His ability to adapt to pitch conditions has further proved how much he has improved over the past six months. For example, Mitch Santner got the better of Pujara in the first innings of the third Test at Indore. The Kiwi spinner pitched the ball slightly outside the off stump and the turn on the pitch did the rest when Pujara tried to play it on the front-foot. Pujara immediately tweaked his technique in the second innings by increasing his stride and playing the ball as quickly as possible to cut the turn. Santner was unable to come up with fresh ideas, while Pujara rode to his century easily. 

Unlike the series they played in 2015, India played on more competitive tracks this time, but Pujara's approach was full of confidence. Despite Virat Kohli getting much of the spotlight for his captaincy and his double century in the final Test against the Kiwis, Pujara was arguably the best performer with the bat.
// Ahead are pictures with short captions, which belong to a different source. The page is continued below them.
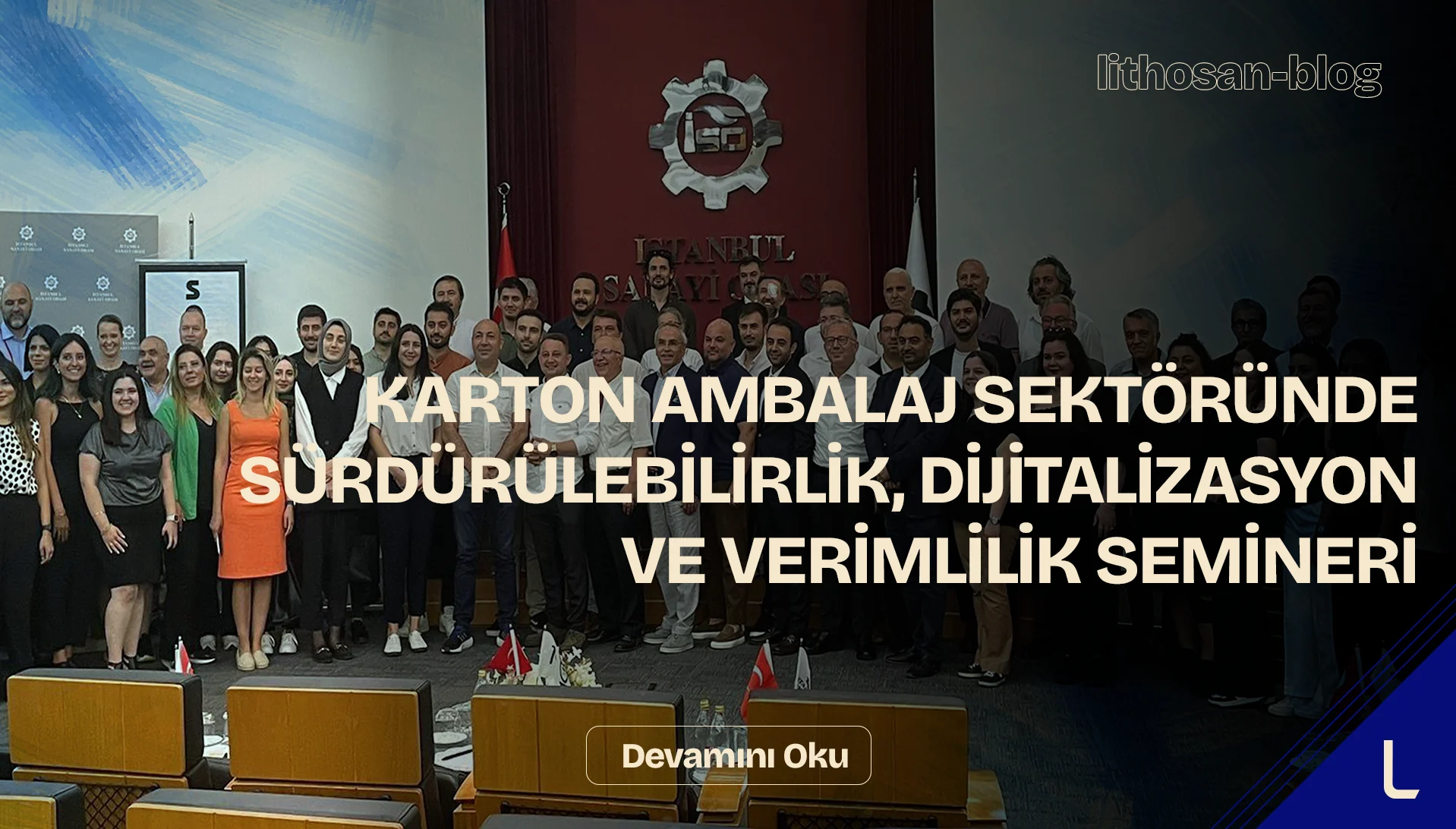 Karton Ambalaj Sektöründe Sürdürülebilirlik, Dijitalizasyon ve Verimlilik Semineri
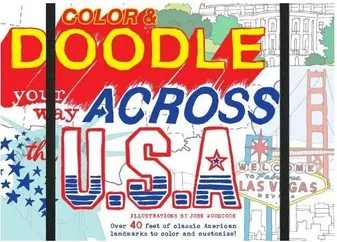 Colour & Doodle Your Way Across The USA /anglais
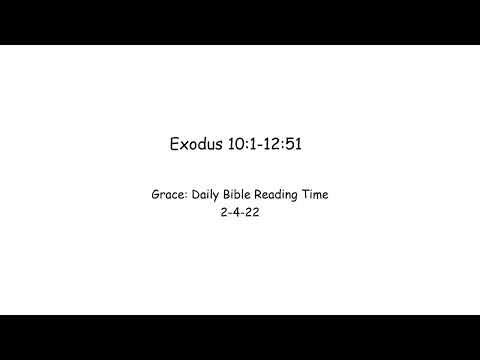 2-4-22 Exodus 10:1-12:51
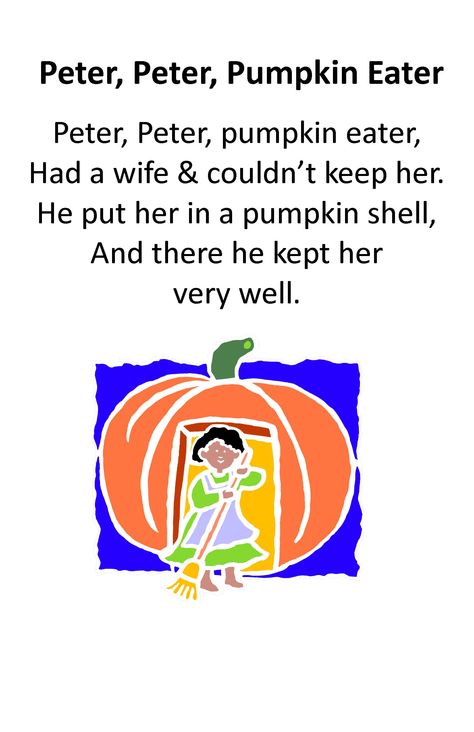 Itty Bitty Rhyme: Peter, Peter, Pumpkin Eater Peter Peter Pumpkin Eater Nursery Rhyme, Heartless Aesthetic, Kindergarten Poems, Peter Pumpkin Eater, English Poems For Kids, English Poems, Peter Peter Pumpkin Eater, English Rhymes, Peter Pumpkin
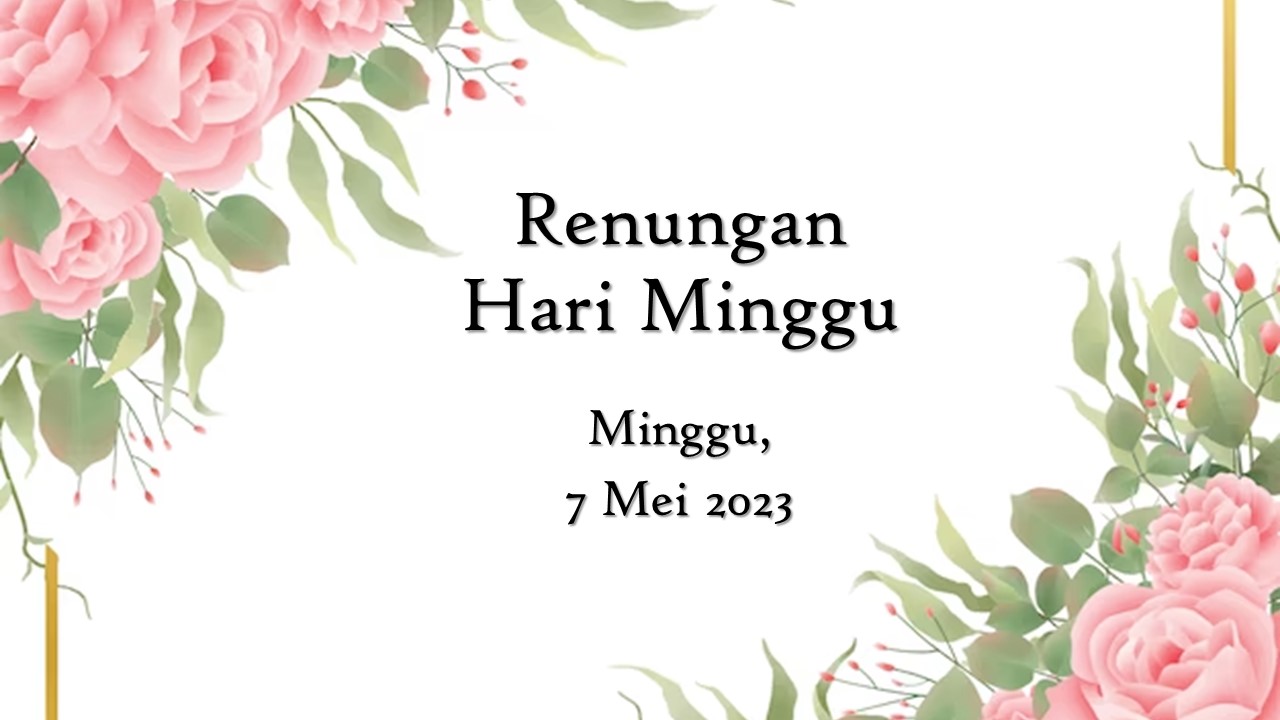 Renungan Harian Hari Ini 7 Mei 2023, Bacaan Injil renungan harian hari ini
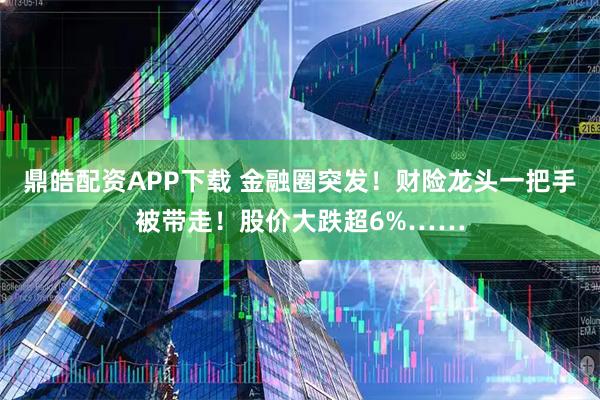 鼎皓配资APP下载 金融圈突发！财险龙头一把手被带走！股价大跌超6%……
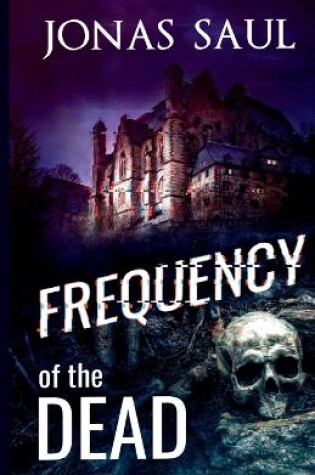 Cover of Frequency of the Dead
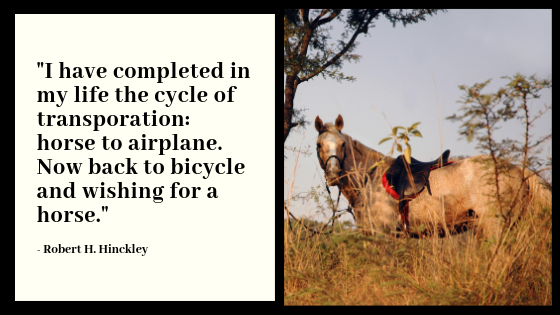 "I have completed in my life the cycle of transportation: horse to airplane. Now back to bicycle and wishing for a horse. Robert H. Hinckley. From Robert H. Hinckley papers, Ms 102, Special Collections and Archives. University of Utah, J. Willard Marriott. Document entitled "Summary," page 1. Box 1. Photo of horse in tall yellow grass. Photo from Unsplash. Quote graphic was created by Evalogue.Life in 2018.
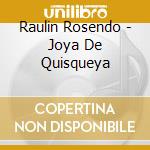 Raulin Rosendo - Joya De Quisqueya cd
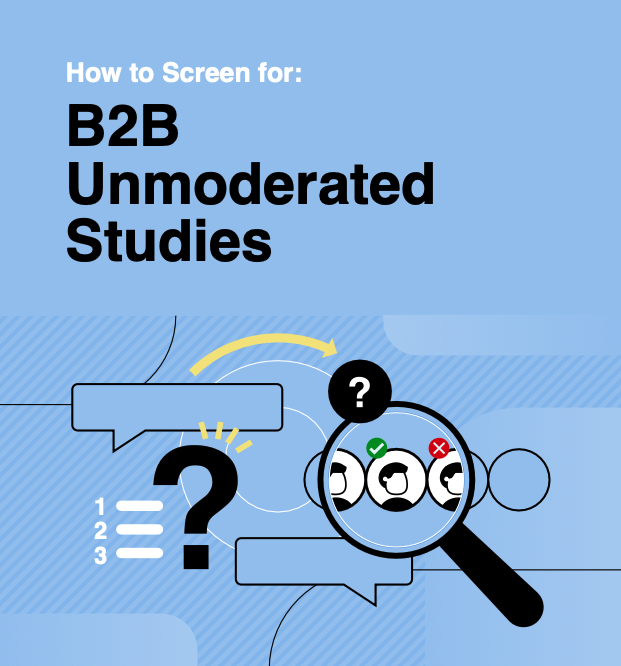 Cover page of How to Screen for: B2B Unmoderated Studies
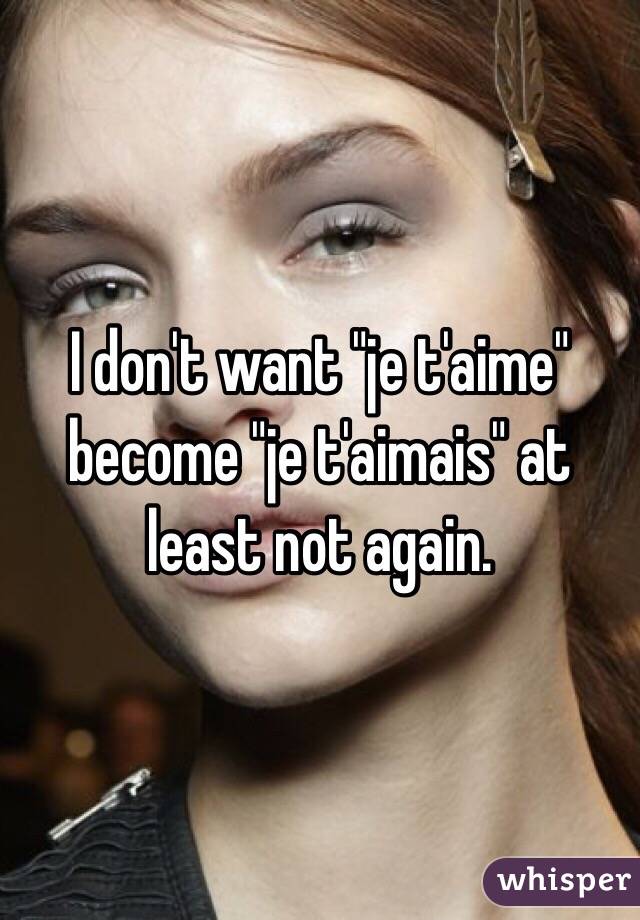 I don't want "je t'aime" become "je t'aimais" at least not again. 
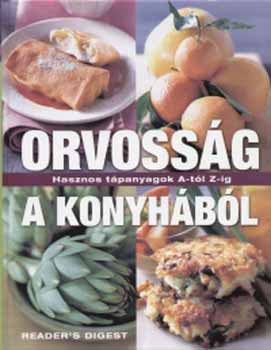 Srvry Gabriella - Orvossg a konyhbl - Hasznos tpanyagok A-Z-ig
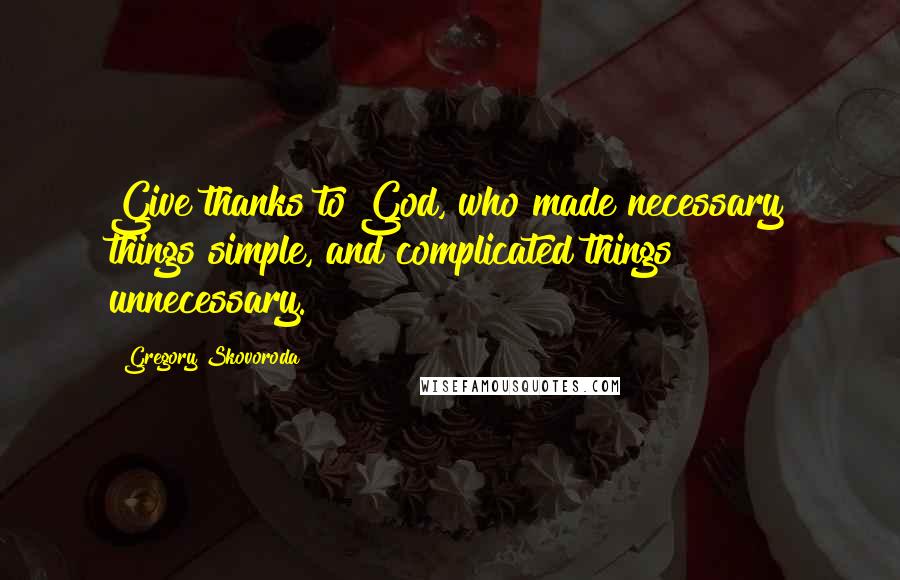 Gregory Skovoroda quotes: Give thanks to God, who made necessary things simple, and complicated things unnecessary.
In the current series against England, he has picked up where he left off by scoring a hundred at his home ground in Rajkot and one more in the second Test at Vizag. On each occasion, Gambhir fell early and it was Pujara's duty to steady the ship alongside Vijay or Kohli. He took a few hits from the England pacers at times, but his focus and concentration never wavered.

When quizzed about this slow approach, Pujara was ready with the answers. " When it comes to Test cricket, we don't need to focus much on strike rate. It's about having a positive intent. Overall, on such wickets, obviously, you can't keep scoring runs at strike rates above 70-80. You have to play according to the situation, know what the team requires, what number you're batting at,” he gave a calm and fitting reply to people who were now after his approach after looking at his improved performances.

Pujara is no Rahul Dravid. But he has developed the temperament and mindset of someone who can deliver consistent performances despite not having the spotlight on him - much like Dravid in his best days.